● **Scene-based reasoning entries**
┌────────
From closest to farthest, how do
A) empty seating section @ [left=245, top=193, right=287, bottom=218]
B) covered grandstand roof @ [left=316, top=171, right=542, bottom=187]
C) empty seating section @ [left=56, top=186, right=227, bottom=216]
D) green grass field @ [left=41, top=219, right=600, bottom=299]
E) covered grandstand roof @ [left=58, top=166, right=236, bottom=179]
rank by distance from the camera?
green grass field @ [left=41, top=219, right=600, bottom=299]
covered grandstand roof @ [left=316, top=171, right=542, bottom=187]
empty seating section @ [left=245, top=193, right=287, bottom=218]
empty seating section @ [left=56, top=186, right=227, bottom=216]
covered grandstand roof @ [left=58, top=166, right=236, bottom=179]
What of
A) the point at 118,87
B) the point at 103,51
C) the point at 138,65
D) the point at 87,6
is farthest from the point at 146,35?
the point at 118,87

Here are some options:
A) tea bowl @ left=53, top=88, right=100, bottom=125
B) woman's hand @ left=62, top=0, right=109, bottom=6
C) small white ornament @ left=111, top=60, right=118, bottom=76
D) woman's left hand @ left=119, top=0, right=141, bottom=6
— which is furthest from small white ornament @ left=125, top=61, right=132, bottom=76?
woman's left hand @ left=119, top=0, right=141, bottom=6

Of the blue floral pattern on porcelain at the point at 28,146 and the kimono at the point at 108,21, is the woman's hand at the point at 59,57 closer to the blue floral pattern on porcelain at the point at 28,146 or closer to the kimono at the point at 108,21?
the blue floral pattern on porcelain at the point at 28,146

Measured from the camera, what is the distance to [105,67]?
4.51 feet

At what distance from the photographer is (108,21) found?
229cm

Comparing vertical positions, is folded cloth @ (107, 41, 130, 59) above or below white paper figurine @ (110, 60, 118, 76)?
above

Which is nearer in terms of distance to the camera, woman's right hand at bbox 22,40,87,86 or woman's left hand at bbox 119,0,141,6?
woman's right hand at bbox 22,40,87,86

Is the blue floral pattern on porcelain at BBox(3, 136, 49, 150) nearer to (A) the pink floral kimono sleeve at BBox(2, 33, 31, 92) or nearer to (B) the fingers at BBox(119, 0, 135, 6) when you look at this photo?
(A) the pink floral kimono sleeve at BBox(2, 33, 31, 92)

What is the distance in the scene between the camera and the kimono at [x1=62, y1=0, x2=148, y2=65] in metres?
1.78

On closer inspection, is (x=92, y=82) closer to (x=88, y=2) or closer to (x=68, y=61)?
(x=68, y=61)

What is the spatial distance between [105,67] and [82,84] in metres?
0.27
└────────
● **Your objective**
Copy out all the entries above again, putting "viewer" wherever "camera" occurs and changing nothing else.

● **Response for this exercise**
From closest to farthest, how do
A) empty seating section @ [left=245, top=193, right=287, bottom=218]
B) covered grandstand roof @ [left=316, top=171, right=542, bottom=187]
C) empty seating section @ [left=56, top=186, right=227, bottom=216]
D) green grass field @ [left=41, top=219, right=600, bottom=299]
E) covered grandstand roof @ [left=58, top=166, right=236, bottom=179]
rank by distance from the viewer?
green grass field @ [left=41, top=219, right=600, bottom=299]
covered grandstand roof @ [left=316, top=171, right=542, bottom=187]
empty seating section @ [left=245, top=193, right=287, bottom=218]
empty seating section @ [left=56, top=186, right=227, bottom=216]
covered grandstand roof @ [left=58, top=166, right=236, bottom=179]
What of
A) the point at 118,87
B) the point at 103,51
C) the point at 138,65
D) the point at 87,6
is farthest from the point at 146,35?
the point at 118,87

Here are some options:
A) tea bowl @ left=53, top=88, right=100, bottom=125
B) woman's hand @ left=62, top=0, right=109, bottom=6
C) small white ornament @ left=111, top=60, right=118, bottom=76
D) woman's left hand @ left=119, top=0, right=141, bottom=6
— which is furthest from small white ornament @ left=125, top=61, right=132, bottom=76?
woman's left hand @ left=119, top=0, right=141, bottom=6

Of the blue floral pattern on porcelain at the point at 28,146 and the kimono at the point at 108,21, is the woman's hand at the point at 59,57 closer to the blue floral pattern on porcelain at the point at 28,146 or closer to the kimono at the point at 108,21?
the blue floral pattern on porcelain at the point at 28,146

Measured from the viewer, what is the distance to [105,67]?
4.51 feet

At what distance from the photographer is (108,21) found?
229cm

Comparing vertical positions, is folded cloth @ (107, 41, 130, 59) above or below white paper figurine @ (110, 60, 118, 76)?
above

Which is nearer in terms of distance to the viewer, woman's right hand at bbox 22,40,87,86 or woman's left hand at bbox 119,0,141,6?
woman's right hand at bbox 22,40,87,86

Is the blue floral pattern on porcelain at BBox(3, 136, 49, 150) nearer to (A) the pink floral kimono sleeve at BBox(2, 33, 31, 92) or nearer to (B) the fingers at BBox(119, 0, 135, 6) when you look at this photo?
(A) the pink floral kimono sleeve at BBox(2, 33, 31, 92)

What is the distance in the scene between the viewer and the kimono at [x1=62, y1=0, x2=148, y2=65] in metres?
1.78

On closer inspection, is (x=92, y=82) closer to (x=88, y=2) or closer to (x=68, y=61)?
(x=68, y=61)

What is the spatial distance between [105,67] and [82,84] in metres?
0.27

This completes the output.